Nel 1472 ancora l'Opera del duomo incaricò G., in quest'occasione detto "del Bronzo", di fondere una campana grande. Il successivo silenzio dei documenti indica probabilmente che G. morì intorno a questa data.
Fonti e Bibl.: C. Guasti, La cupola di S. Maria del Fiore, Firenze 1857, pp. 110 s., 113; Id., Il pergamo di Donatello pel duomo di Prato, Firenze 1887, p. 24; C. Yriarte, Journal d'un sculpteur florentin au XVe siècle, Paris 1894, pp. 13-96 passim; G. Poggi, Il duomo di Firenze (1909), a cura di M. Haines, Firenze 1988, ad indicem; R. Piattoli, Tommaso di Bartolomeo scultore a Pistoia, in Rivista d'arte, XVI (1934), pp. 193, 196; R. Nuti, Pasquino di Matteo da Montepulciano e le sue sculture nel duomo di Prato, in Boll. senese di storia patria, X (1939), 4, p. 339; G. Marchini, Di Maso di Bartolomeo e altri, in Commentari, III (1952), p. 124 e n. 17; Id., Il tesoro del duomo di Prato, Milano 1963, pp. 76 s., 108 s.; D.A. Covi, Verrocchio and the palla of the duomo, in Art, the ape of nature.
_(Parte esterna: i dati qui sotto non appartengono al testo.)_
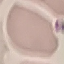

Summary:
  - Malaria status: uninfected
  - Image type: cell patch, automatically extracted from a larger field of view and resized to 64 × 64 pixels
  - Capture: smartphone camera at the microscope eyepiece
  - Preparation: thin blood film
  - Stain: Giemsa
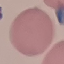
Summary:
  - Result: no malaria parasites detected
  - Preparation: thin blood smear
  - Image type: cell patch, automatically extracted from a larger field of view and resized to 64 × 64 pixels
  - Stain: Giemsa
  - Capture: smartphone camera at the microscope eyepiece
Studies in honor of H.W. Janson, New York 1981, pp. 151-168 passim; M. Ferrara - F. Quinterio, Michelozzo di Bartolomeo, Firenze 1984, ad indicem; A. Rosenauer, Donatello, Milano 1993, p. 145; M. Scalini, I maestri della cancellata della Cintola, in La Sacra Cintola nel duomo di Prato, Prato 1995, p. 278.